I'm not 100% sure what they're saying they did here. Was it that they're suggesting that the CPU acted as a memory manager for the GPU? I'd be surprised if performance improved through that: if it did, that's a sign of where GPU engineers need to focus development: a 20% boost improvement on the same SPs and cache just by fixing issues with memory access is a huge thing.
What it sounds more likely is that they're speaking of integrating the GPU into the CPU's pipeline, at least virtually. This is something that makes sense: it's originally something that I was hoping would be seen with Llano. Anything that could be an "embarrassingly parallel" problem would be best offloaded to the GPU. While the SSE/AVX unit on current CPUs may be fine for some math, performance would indeed be better if the CPU could simply hand it off to another unit with vastly more power.

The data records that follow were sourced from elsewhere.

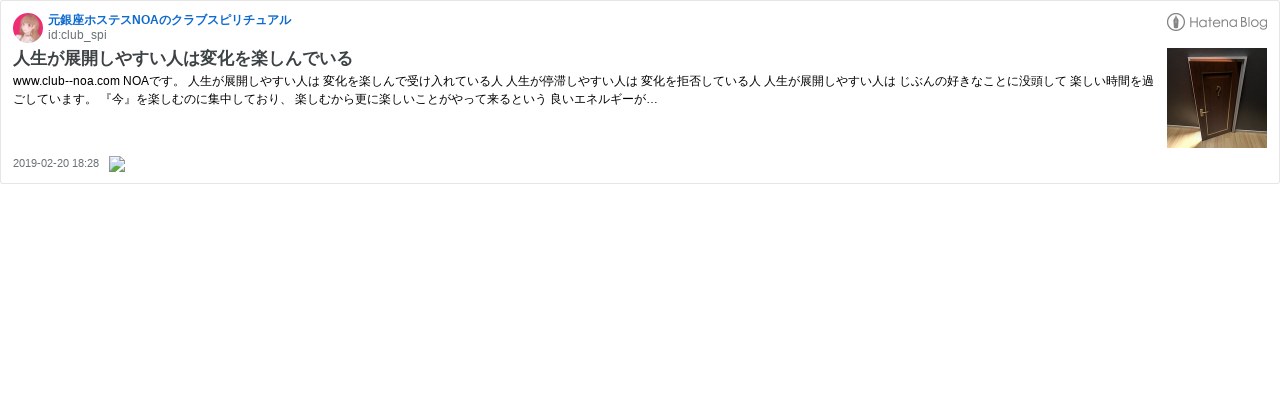

--- FILE ---
content_type: text/html; charset=utf-8
request_url: https://hatenablog-parts.com/embed?url=https%3A%2F%2Fwww.club--noa.com%2Fentry%2Fjinsei-tenkai
body_size: 1713
content:
<!DOCTYPE html>
<html
  lang="ja"
  >

  <head>
    <meta charset="utf-8"/>
    <meta name="viewport" content="initial-scale=1.0"/>
    <meta name="googlebot" content="noindex,indexifembedded" />

    <title></title>

    
<script
  id="embed-gtm-data-layer-loader"
  data-data-layer-page-specific=""
>
(function() {
  function loadDataLayer(elem, attrName) {
    if (!elem) { return {}; }
    var json = elem.getAttribute(attrName);
    if (!json) { return {}; }
    return JSON.parse(json);
  }

  var globalVariables = loadDataLayer(
    document.documentElement,
    'data-data-layer'
  );
  var pageSpecificVariables = loadDataLayer(
    document.getElementById('embed-gtm-data-layer-loader'),
    'data-data-layer-page-specific'
  );

  var variables = [globalVariables, pageSpecificVariables];

  if (!window.dataLayer) {
    window.dataLayer = [];
  }

  for (var i = 0; i < variables.length; i++) {
    window.dataLayer.push(variables[i]);
  }
})();
</script>

<!-- Google Tag Manager -->
<script>(function(w,d,s,l,i){w[l]=w[l]||[];w[l].push({'gtm.start':
new Date().getTime(),event:'gtm.js'});var f=d.getElementsByTagName(s)[0],
j=d.createElement(s),dl=l!='dataLayer'?'&l='+l:'';j.async=true;j.src=
'https://www.googletagmanager.com/gtm.js?id='+i+dl;f.parentNode.insertBefore(j,f);
})(window,document,'script','dataLayer','GTM-P4CXTW');</script>
<!-- End Google Tag Manager -->











    
<link rel="stylesheet" type="text/css" href="https://cdn.blog.st-hatena.com/css/embed.css?version=6ea2223fdead71a0305297e57edb30"/>


    <script defer id="blogcard-js" src="https://cdn.blog.st-hatena.com/js/blogcard.js?version=6ea2223fdead71a0305297e57edb30"></script>
  </head>
  <body class="body-iframe page-embed">

    <div class="embed-wrapper">
      <div class="embed-wrapper-inner">
        
        
        <div class="embed-header">
          <a href="https://www.club--noa.com/" target="_blank" data-track-component="blog_icon"><img src="https://cdn.image.st-hatena.com/image/square/8c6cdbc49511621f779c1a70252438c5b9de192c/backend=imagemagick;height=128;version=1;width=128/https%3A%2F%2Fcdn.user.blog.st-hatena.com%2Fblog_custom_icon%2F153167838%2F1559317792622779" alt="元銀座ホステスNOAのクラブスピリチュアル" title="元銀座ホステスNOAのクラブスピリチュアル" class="blog-icon"></a>
          <h1 class="blog-title">
            <a href="https://www.club--noa.com/" target="_blank" data-track-component="blog_name">元銀座ホステスNOAのクラブスピリチュアル</a>
          </h1>
          <div class="blog-user">
            <a href="https://www.club--noa.com/" target="_blank" data-track-component="entry_author_id">id:club_spi</a>
          </div>
            <div class="embed-logo">
              <a href="https://hatena.blog/" target="_blank" data-track-component="hatena_logo">
                <img src="https://cdn.blog.st-hatena.com/images/embed/embed-logo.gif?version=6ea2223fdead71a0305297e57edb30" class="embed-logo-img">
              </a>
            </div>
        </div>
        
        <div class="embed-content with-thumb">
          
          
            <div class="thumb-wrapper">
              <a href="https://www.club--noa.com/entry/jinsei-tenkai" target="_blank" data-track-component="entry_image">
                <img src="https://cdn.image.st-hatena.com/image/square/fb8534edf350bea46271d1d594f9700a30483294/backend=imagemagick;height=200;version=1;width=200/https%3A%2F%2Fcdn-ak.f.st-hatena.com%2Fimages%2Ffotolife%2Fc%2Fclub_spi%2F20190220%2F20190220182649.jpg" class="thumb">
              </a>
            </div>
          
          <div class="entry-body">
            <h2 class="entry-title">
              <a href="https://www.club--noa.com/entry/jinsei-tenkai" target="_blank" data-track-component="entry_title">人生が展開しやすい人は変化を楽しんでいる</a>
            </h2>
            <div class="entry-content">
              www.club--noa.com NOAです。 人生が展開しやすい人は 変化を楽しんで受け入れている人 人生が停滞しやすい人は 変化を拒否している人 人生が展開しやすい人は じぶんの好きなことに没頭して 楽しい時間を過ごしています。 『今』を楽しむのに集中しており、 楽しむから更に楽しいことがやって来るという 良いエネルギーが…
            </div>
          </div>
        </div>
        <div class="embed-footer">
          
          <a href="https://www.club--noa.com/entry/jinsei-tenkai" target="_blank" data-track-component="entry_datetime"><time data-relative datetime="2019-02-20T09:28:22Z" class="updated">2019-02-20 18:28</time></a>
          
          <img src="https://s.st-hatena.com/entry.count.image?uri=https%3A%2F%2Fwww.club--noa.com%2Fentry%2Fjinsei-tenkai" alt="" class="star-count" />
          <a href="https://b.hatena.ne.jp/entry/s/www.club--noa.com/entry/jinsei-tenkai" target="_blank" data-track-component="bookmark_count_image"><img src="https://b.hatena.ne.jp/entry/image/https://www.club--noa.com/entry/jinsei-tenkai" class="bookmark-count"></a>
        </div>
      </div>
    </div>
  </body>
</html>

To put it into perspective, a single modern x86 CPU core, (including any of Zambezei's EIGHT cores) using an SSE instruction, can execute a single 4-wide 32-bit floating-point math instruction; the most common one used is "multiply-add," so that counts as a grand total of 8 FP instructions per core, per cycle. (4 multiply, followed by 4 add) This makes a 4-core Sandy Bridge top out at 32 ops/cycle, or a theoretical maximum of 108.8 gigaFLOPs for a 3.4 GHz Core i7 2600K. This is comparably VERY small once you put that side-by-side with a GPU, where each SP for an nVidia GPU, or each cluster of 4 SPs on an AMD GPU, can accomplish the same math throughput per cycle as a whole core on an x86 CPU.

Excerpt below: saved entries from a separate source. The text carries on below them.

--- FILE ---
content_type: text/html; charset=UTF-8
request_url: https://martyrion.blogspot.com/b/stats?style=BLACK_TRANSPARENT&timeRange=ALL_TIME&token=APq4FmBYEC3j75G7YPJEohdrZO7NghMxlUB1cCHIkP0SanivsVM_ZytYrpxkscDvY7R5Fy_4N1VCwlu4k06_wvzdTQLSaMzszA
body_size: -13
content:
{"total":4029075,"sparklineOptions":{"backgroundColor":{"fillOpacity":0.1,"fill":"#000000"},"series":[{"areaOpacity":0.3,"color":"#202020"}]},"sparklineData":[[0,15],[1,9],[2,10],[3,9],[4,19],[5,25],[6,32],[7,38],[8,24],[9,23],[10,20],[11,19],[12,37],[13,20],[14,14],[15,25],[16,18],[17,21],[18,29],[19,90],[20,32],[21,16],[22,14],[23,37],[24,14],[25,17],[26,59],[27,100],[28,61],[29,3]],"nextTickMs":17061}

Now, in all honesty I actually DON'T believe that having the GPU be separate on a discrete expansion card prevents this from being done; it merely introduces a lot of latency. While this might make some use less ideal, it's still quite possible for CPU tasks to be offloaded to the GPU, if latency isn't a critical requirement. It's quite possible that future architectures will provide us with a vastly lower-latency, more-direct interface between the CPU and the GPU. After all, current integration has put the main memory controller on the CPU die, and all but eliminated the Northbridge chipset.
The more telling thing here, though, is the fact that the original x87 line, before the 80486, was actually implemented as a separate chip on the motherboard, with its own socket, and it managed to work fine there. Granted, it DID simply sit on the same FSB as the CPU, but the physical distance proved to not be an issue. (similarly, cache used to be implemented on separate chips on the motherboard, which worked as well, albeit with higher latency)
[citation][nom]loomis86[/nom]You are completely missing it. This research proves separate GPUs are STUPID. RAM and BIOS will be integrated on a single die someday also.[/citation]
That would be even stupider. Need to replace the BIOS? GL, there goes the CPU as well! There's a reason that the BIOS has been separate from the dawn of the CPU. (the Intel 4001 served this purpose for Intel's 4004)
Ditto for RAM; the stuff needs to be quite variable. That, and by now the amount of silicon needed for a proper supply is huge: implementing all the same components you speak of on a single die would require a massive silicon wafer that would be MORE expensive than the current arrangement. This is because cost goes up exponentially as your die surface area goes up: not only are you getting fewer chips per wafer (due to higher surface area) but the failure rate ALSO goes up: the number of defects per wafer tends to be constant, but 8 defects on a 100-chip wafer is a mere 8% failure rate, while 3 on a 25-chip-wafer is a whopping 32%. (this is a lesson nVidia has learned the hard way again and again)
The same thing here applies to discrete GPUs: putting it on the same die as a CPU is stupid to apply to all applications. While for a tablet or phone this may make perfect sense, if you need high power, you simply can't get enough transistors on a single die. And no, you can't just wait for the next die shrink, because that'll provide more space your competitor is going to use to make a more complex and powerful GPU.
[citation][nom]alyoshka[/nom]Then they made the Sandy Bridge & The Llano which calculated the graphics with the help of a secondary Chip on board.[/citation]
Actually, the GPU portion of Sandy Bridge and Llano ARE on the same die. They are not integrated onto the motherboard, or even on a separate die in the CPU's package.